(Spatial reasoning question data)
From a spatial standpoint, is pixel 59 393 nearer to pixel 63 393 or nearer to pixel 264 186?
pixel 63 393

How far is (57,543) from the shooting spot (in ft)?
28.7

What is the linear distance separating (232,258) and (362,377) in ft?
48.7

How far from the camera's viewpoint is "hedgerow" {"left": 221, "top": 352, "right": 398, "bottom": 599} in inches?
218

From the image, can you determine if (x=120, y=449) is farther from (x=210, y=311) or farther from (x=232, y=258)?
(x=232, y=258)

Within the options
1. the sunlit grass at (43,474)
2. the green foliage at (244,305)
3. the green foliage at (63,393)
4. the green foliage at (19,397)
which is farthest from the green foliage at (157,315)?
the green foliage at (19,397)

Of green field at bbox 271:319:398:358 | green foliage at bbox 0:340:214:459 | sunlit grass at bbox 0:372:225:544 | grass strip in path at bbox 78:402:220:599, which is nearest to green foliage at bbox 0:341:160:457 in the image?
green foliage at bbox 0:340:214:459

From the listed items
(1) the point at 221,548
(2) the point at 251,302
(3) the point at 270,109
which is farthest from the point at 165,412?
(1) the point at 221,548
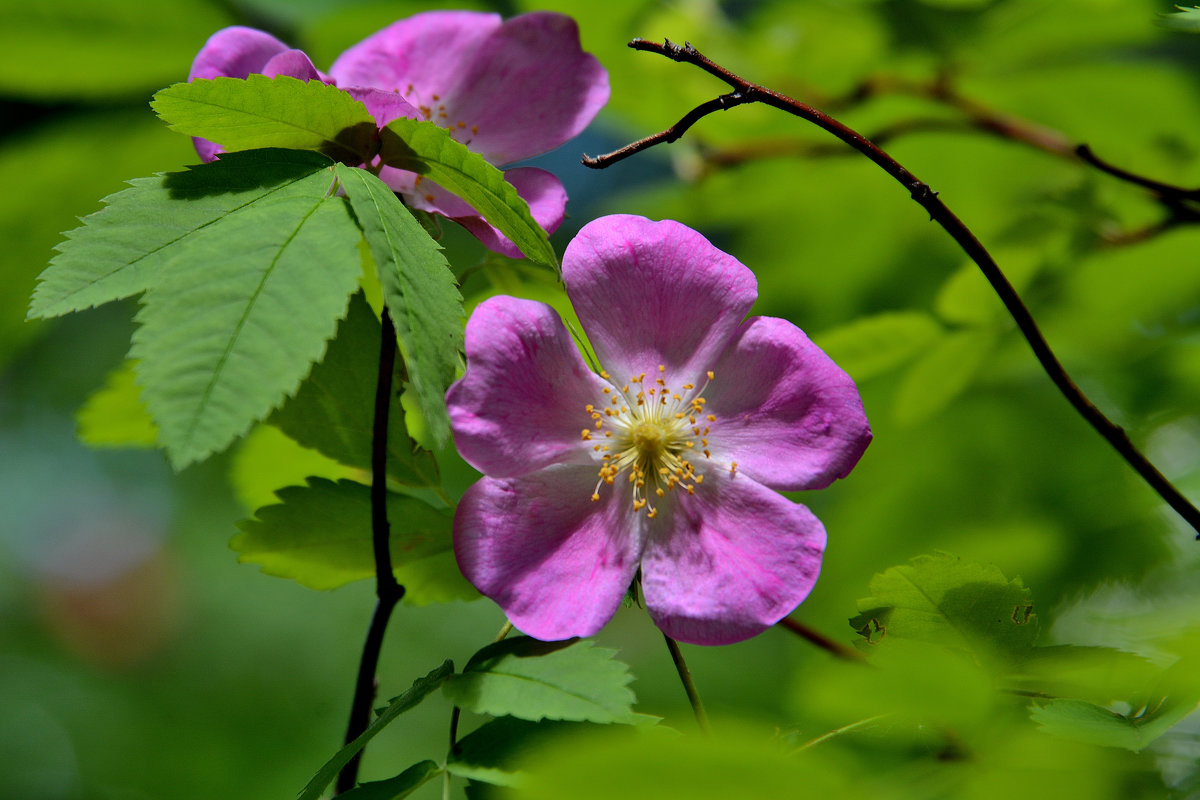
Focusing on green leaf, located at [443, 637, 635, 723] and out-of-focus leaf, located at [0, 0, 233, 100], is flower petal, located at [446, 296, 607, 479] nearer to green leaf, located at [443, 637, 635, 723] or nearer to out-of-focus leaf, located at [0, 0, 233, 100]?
green leaf, located at [443, 637, 635, 723]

■ What to produce: Please lay out everything from the line containing "Of green field" down to the end of the items as a numbered list, leaving out blank lines and any pictures.

■ Reply to the task:
1. Of green field at bbox 271:319:398:358 | green foliage at bbox 0:340:214:459 | sunlit grass at bbox 0:372:225:544 | grass strip in path at bbox 78:402:220:599, which is nearest to green foliage at bbox 0:341:160:457 in the image?
2. green foliage at bbox 0:340:214:459
3. From the listed items
4. (1) the point at 221,548
5. (2) the point at 251,302
6. (3) the point at 270,109
7. which is farthest from the point at 165,412?
8. (1) the point at 221,548
9. Focusing on green leaf, located at [443, 637, 635, 723] and out-of-focus leaf, located at [0, 0, 233, 100], is flower petal, located at [446, 296, 607, 479] nearer to green leaf, located at [443, 637, 635, 723] or nearer to out-of-focus leaf, located at [0, 0, 233, 100]?
10. green leaf, located at [443, 637, 635, 723]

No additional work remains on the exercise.